_Exercise instructions_
Find and copy each line of the records where the string "Odocoileus" shows up.

-- Task inputs follows --

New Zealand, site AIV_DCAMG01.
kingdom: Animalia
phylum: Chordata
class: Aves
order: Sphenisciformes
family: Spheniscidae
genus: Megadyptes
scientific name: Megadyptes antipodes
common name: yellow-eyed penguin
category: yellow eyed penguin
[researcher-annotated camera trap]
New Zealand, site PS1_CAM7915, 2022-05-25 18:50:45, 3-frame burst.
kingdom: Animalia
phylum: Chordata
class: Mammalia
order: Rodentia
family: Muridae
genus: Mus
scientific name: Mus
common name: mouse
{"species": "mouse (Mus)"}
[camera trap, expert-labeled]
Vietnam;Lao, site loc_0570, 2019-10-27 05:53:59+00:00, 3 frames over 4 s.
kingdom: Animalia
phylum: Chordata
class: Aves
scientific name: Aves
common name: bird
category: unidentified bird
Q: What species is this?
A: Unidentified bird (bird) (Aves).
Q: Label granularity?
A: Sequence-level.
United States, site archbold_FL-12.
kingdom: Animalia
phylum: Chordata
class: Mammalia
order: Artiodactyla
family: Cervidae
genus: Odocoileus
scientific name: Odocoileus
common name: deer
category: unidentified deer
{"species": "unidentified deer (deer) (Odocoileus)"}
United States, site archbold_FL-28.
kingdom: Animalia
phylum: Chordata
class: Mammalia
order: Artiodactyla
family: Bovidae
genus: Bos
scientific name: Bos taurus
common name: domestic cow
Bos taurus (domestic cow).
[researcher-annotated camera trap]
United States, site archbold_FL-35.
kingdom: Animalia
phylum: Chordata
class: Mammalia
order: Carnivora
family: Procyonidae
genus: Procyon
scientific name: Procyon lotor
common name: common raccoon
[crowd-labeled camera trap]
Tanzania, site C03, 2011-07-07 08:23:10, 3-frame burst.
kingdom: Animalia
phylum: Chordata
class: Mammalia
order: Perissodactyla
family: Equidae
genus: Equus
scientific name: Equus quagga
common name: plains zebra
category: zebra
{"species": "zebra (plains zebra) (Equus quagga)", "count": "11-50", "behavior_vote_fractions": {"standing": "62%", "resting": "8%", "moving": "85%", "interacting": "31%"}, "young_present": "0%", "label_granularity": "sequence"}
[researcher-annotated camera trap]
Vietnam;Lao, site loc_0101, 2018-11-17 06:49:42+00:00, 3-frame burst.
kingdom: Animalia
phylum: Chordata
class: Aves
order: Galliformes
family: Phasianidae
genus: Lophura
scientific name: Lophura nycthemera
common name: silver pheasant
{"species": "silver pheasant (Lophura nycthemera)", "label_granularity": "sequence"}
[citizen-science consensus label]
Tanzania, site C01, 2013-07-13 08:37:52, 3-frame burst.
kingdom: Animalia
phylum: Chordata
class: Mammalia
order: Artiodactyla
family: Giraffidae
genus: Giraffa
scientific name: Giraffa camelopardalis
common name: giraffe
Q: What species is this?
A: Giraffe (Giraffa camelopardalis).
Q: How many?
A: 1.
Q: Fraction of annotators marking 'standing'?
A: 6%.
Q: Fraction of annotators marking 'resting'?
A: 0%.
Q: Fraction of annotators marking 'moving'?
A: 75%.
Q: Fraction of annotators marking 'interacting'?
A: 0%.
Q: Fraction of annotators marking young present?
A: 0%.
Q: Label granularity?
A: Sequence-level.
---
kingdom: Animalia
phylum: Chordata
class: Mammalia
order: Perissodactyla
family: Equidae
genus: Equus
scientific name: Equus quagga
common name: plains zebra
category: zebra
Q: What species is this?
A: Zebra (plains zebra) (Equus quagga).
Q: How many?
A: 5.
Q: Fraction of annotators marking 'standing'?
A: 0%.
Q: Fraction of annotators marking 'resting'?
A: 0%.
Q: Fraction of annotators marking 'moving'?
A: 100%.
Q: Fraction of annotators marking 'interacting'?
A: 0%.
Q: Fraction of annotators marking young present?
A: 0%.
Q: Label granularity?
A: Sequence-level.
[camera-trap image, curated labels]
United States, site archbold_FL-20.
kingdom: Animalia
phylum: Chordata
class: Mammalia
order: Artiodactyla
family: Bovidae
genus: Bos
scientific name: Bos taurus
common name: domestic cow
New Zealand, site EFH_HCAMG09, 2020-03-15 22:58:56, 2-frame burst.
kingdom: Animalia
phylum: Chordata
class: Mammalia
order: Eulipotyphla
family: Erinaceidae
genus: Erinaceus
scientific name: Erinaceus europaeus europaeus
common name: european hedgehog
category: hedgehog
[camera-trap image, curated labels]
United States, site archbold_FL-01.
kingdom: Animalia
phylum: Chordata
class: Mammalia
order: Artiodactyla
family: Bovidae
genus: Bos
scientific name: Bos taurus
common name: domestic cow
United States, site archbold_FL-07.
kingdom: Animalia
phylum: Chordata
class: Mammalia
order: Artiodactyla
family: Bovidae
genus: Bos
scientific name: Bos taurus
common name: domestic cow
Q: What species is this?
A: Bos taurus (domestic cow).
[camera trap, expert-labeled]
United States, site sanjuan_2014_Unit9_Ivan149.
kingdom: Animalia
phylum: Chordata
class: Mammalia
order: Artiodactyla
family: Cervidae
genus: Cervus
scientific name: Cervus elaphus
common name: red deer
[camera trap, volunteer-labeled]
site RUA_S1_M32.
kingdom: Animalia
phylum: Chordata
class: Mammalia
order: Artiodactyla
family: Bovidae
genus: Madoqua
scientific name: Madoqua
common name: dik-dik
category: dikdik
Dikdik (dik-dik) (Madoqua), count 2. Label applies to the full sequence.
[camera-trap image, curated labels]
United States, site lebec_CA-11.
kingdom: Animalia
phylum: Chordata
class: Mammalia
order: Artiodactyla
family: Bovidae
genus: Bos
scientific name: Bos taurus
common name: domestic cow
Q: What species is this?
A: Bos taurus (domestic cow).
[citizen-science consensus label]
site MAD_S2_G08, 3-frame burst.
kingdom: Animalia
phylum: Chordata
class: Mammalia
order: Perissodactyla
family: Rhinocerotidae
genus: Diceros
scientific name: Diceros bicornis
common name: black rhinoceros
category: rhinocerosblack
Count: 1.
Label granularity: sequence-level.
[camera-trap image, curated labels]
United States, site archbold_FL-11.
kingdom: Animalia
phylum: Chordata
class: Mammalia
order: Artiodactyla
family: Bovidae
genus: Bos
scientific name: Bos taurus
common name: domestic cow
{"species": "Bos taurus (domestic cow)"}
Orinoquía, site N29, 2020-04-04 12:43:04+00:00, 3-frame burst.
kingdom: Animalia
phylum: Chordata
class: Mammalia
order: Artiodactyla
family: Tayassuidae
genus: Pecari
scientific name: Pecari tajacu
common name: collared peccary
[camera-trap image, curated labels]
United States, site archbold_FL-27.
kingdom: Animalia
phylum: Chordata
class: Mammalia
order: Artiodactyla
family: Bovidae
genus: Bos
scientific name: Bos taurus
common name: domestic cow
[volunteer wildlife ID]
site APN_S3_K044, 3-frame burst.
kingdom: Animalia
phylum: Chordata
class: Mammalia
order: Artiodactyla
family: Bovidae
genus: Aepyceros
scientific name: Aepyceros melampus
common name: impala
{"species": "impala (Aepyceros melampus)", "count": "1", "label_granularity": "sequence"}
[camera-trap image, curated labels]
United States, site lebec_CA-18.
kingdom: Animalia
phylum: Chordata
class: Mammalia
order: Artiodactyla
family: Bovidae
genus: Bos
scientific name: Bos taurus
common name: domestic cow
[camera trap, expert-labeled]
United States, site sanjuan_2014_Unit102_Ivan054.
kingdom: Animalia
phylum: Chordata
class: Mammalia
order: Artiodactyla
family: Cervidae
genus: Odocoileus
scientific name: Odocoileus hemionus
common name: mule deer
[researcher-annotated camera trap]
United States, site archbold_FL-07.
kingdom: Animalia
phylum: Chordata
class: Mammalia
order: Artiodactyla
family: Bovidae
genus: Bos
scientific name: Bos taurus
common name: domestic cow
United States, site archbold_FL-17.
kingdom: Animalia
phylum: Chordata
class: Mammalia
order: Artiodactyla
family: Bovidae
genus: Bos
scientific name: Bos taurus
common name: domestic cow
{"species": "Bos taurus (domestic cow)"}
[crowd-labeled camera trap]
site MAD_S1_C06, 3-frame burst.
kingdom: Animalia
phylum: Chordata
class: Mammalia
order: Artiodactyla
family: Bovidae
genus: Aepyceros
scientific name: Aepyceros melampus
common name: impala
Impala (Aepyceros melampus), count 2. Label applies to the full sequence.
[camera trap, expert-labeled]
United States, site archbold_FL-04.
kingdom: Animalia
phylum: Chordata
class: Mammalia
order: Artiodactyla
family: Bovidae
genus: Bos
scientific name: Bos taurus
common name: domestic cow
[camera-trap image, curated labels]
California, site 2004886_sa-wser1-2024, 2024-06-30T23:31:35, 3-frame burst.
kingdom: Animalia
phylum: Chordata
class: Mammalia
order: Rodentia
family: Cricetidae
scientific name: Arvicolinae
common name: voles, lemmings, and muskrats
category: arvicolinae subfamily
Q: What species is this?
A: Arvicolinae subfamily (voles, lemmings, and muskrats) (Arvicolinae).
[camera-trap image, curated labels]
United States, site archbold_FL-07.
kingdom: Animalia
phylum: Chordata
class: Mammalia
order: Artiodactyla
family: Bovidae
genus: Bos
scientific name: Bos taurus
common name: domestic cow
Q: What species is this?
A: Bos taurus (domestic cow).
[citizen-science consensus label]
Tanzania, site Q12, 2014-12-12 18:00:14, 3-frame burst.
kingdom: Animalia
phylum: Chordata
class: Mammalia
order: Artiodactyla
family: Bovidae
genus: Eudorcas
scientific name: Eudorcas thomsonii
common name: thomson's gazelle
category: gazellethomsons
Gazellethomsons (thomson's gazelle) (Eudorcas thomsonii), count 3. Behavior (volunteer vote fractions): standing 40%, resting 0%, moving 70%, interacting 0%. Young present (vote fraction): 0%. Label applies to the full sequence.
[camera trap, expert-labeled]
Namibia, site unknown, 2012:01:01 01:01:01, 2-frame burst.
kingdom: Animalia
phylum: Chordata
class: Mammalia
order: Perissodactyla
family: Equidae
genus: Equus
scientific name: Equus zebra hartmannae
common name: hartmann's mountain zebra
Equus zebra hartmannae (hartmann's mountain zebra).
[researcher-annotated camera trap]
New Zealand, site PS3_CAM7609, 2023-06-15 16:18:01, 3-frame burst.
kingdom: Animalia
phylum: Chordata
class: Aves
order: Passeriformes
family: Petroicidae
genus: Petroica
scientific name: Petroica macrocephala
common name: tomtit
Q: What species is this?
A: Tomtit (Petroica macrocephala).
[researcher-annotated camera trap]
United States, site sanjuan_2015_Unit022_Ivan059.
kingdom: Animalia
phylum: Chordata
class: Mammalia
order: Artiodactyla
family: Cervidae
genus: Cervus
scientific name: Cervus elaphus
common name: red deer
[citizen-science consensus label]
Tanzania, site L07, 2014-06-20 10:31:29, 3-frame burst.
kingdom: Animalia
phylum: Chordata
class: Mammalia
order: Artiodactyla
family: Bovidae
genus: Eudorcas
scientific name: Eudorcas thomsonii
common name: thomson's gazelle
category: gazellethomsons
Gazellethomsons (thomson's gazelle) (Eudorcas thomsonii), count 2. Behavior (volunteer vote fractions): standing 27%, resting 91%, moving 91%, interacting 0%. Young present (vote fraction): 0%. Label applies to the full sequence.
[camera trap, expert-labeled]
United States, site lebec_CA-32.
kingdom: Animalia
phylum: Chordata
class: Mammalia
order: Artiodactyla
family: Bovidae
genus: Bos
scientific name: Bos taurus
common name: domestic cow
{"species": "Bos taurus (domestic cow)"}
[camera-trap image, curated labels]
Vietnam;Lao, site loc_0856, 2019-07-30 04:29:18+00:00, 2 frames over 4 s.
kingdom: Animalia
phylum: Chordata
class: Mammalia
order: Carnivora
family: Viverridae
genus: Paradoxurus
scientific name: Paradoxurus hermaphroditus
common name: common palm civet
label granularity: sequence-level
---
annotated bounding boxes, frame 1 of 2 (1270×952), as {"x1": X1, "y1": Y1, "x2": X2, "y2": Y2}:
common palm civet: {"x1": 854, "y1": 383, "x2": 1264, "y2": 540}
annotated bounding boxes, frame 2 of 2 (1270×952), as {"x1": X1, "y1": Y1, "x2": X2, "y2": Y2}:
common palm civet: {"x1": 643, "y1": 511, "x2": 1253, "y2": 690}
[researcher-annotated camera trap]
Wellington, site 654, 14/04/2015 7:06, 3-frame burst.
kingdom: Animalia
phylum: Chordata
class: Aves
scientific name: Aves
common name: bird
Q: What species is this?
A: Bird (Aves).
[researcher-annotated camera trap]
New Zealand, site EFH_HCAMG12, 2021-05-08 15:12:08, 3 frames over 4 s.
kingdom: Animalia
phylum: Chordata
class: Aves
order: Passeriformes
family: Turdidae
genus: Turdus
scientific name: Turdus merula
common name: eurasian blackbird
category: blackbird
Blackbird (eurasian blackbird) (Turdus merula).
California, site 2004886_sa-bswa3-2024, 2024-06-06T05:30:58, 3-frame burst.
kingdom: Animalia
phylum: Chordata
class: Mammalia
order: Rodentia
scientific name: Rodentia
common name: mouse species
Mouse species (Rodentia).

-- Task inputs concluded --

_Result_
genus: Odocoileus
scientific name: Odocoileus
{"species": "unidentified deer (deer) (Odocoileus)"}
genus: Odocoileus
scientific name: Odocoileus hemionus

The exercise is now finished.